JUL 26, 2016 6:49 AM PDT

Brain Trauma Patients At High Risk for Blood Clots

WRITTEN BY: Kara Marker
Trauma patients rushed into the hospital are at a great risk for complications from blood clots, and some researchers believe quick application of blood clot prophylaxis is the key to reducing this risk. Other researchers are afraid that administering these drugs too soon is too risky - putting trauma patients at risk for intracranial hemorrhage. To settle the debate once and for all, researchers from the American College of Surgeons conducted a study. 

Anticoagulants, or blood-thinning drugs, like heparin work by decreasing the clotting ability of the blood cells by boosting the activity of an anti-clotting protein.
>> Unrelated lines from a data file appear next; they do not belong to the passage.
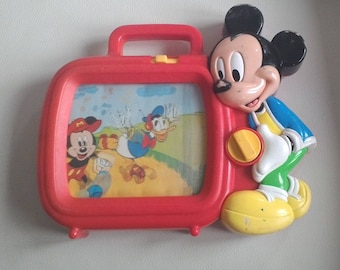 Vintage Arco Disney Mickey Mouse TV Toy Musical Wind-Up Scroll Television Red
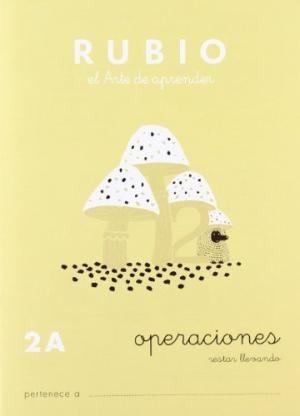 OPERACIONES RUBIO 2A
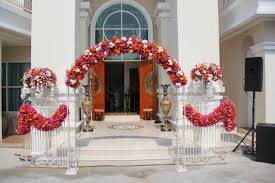 event u0026 ceremony flower works u2013 housewarming party flower design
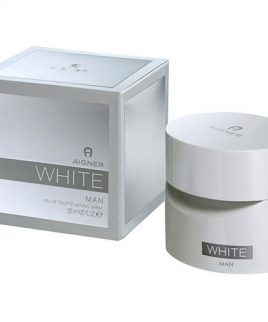 ادوتویلت اگنر aigner white eau de toilette for men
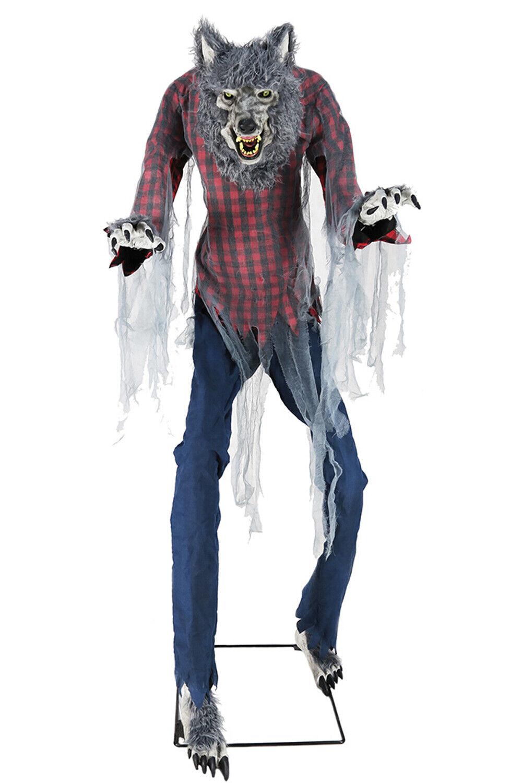 En Chasse Loup Garou Animé Figurine 7Ft Géant Allumer Mouvement Son Halloween D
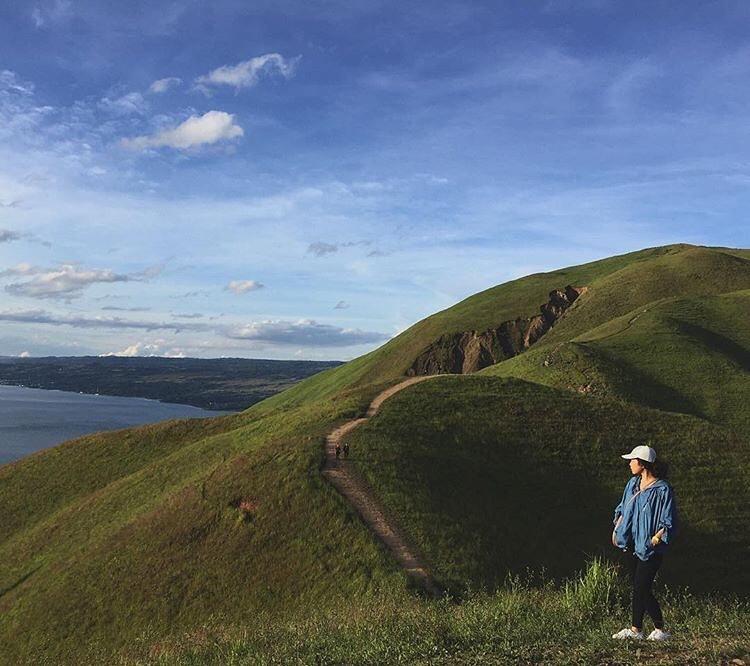 Menjadi Bagian dari UNESCO Global Geopark, Ini Fakta Menarik Danau Toba - Foto 3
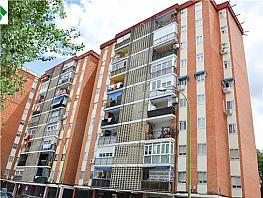 Piso en venta en calle Jacinto Benavente, Humanes de Madrid - 316372225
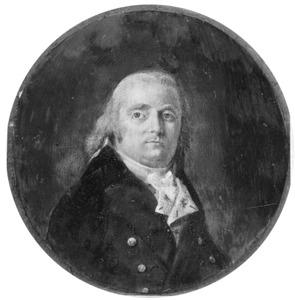 Portret van Hayo Tuinhout (1757-1811)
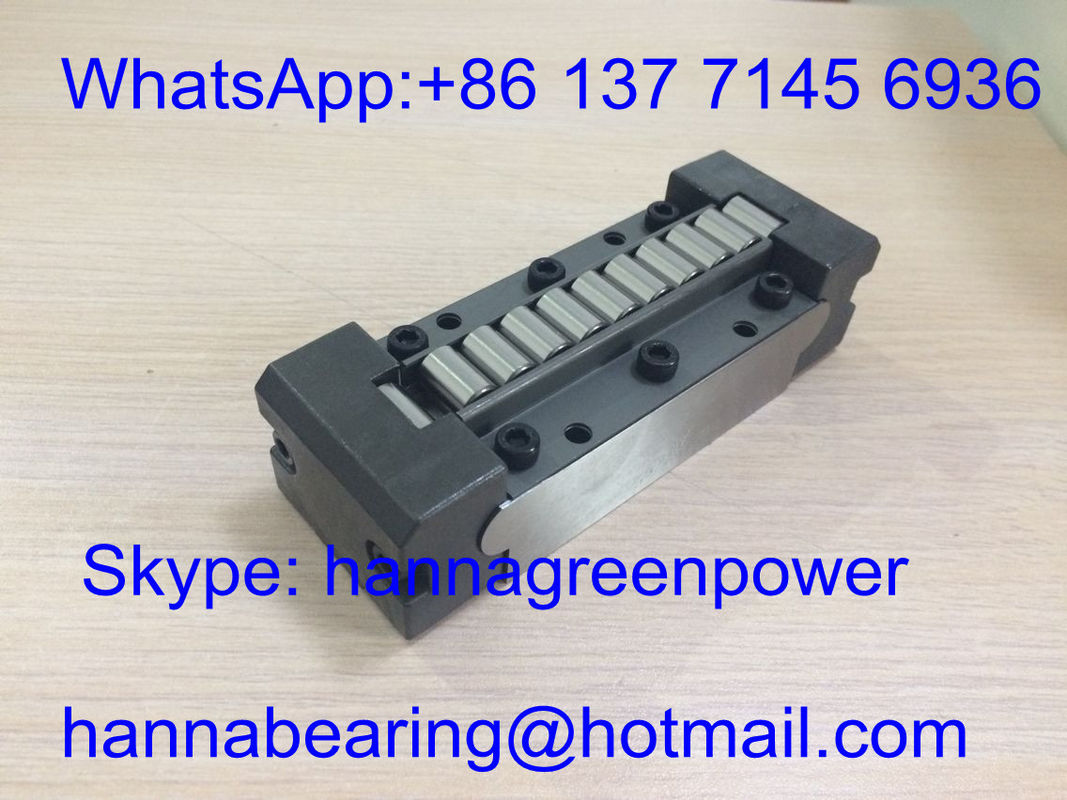 PR14032 / PR14044 / PR14061 Inch Size Linear Roller Block Bearing for CNC Machines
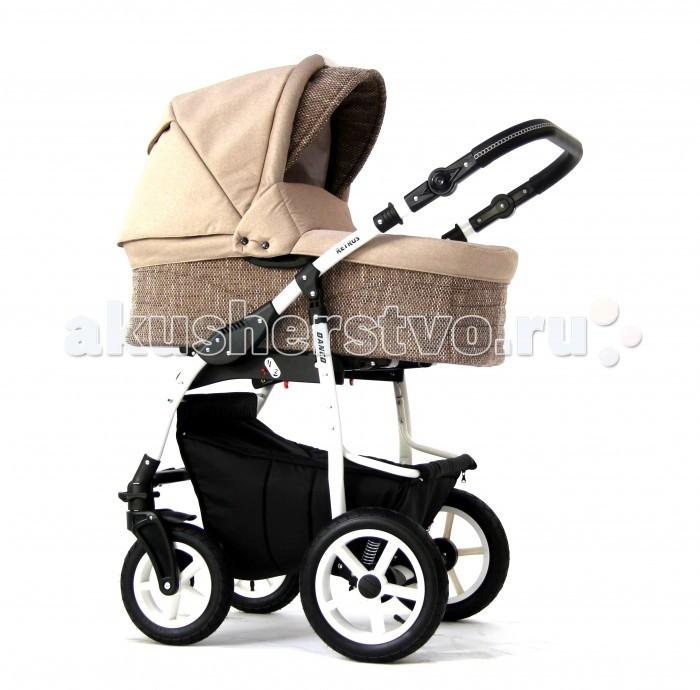 Детские коляски , Коляски 2 в 1 Retrus Danco Eco 2 в 1 арт: 299602 -  Коляски 2 в 1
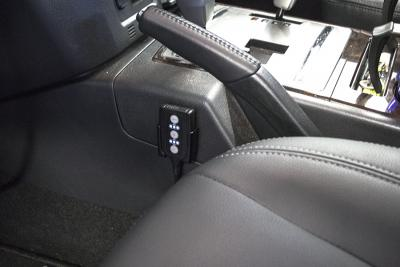 DTE PedalBox in the Pajero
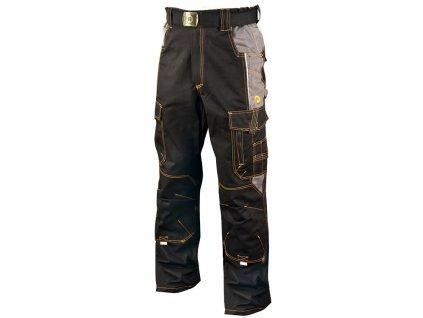 Pracovní kalhoty do pasu ARDON VISION 02 černo-šedé
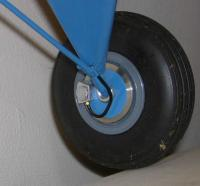 Name: wheel brake.jpg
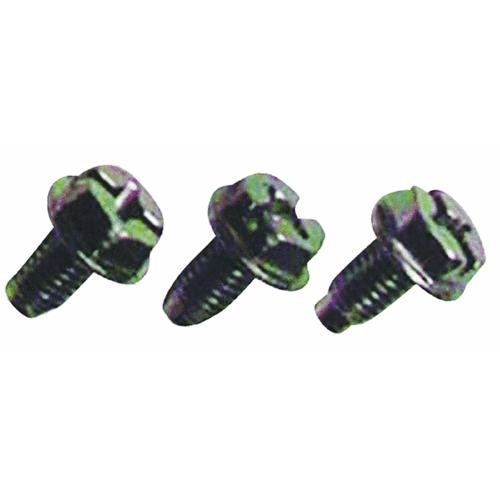 GB Electrical Green Grounding Screw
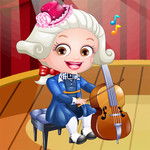 Baby Hazel Musician Dress Up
Heparin is often used to treat blood clots in many situations, but concerned researchers thought that traumatic brain injury patients might be too vulnerable to excessive, fatal bleeding if a blood-thinning drug were to push them over the edge soon after their injury. 

On the other side of the argument, researchers believed that not only was using anticoagulants early on in brain trauma patients, but it was also preventative of future, potentially fatal clotting conditions like deep vein thrombosis (DVT) and pulmonary embolism (PE). Traumatic brain injury patients are likely to remain sitting down for extended periods of time, and combined with their condition, they are at an especially high risk for DVT and PE. Researchers on the early prophylaxis side of the argument wanted to prove that administering anticoagulants 72 hours after hospital arrival and even earlier was both safe and effective for preventing blood clots.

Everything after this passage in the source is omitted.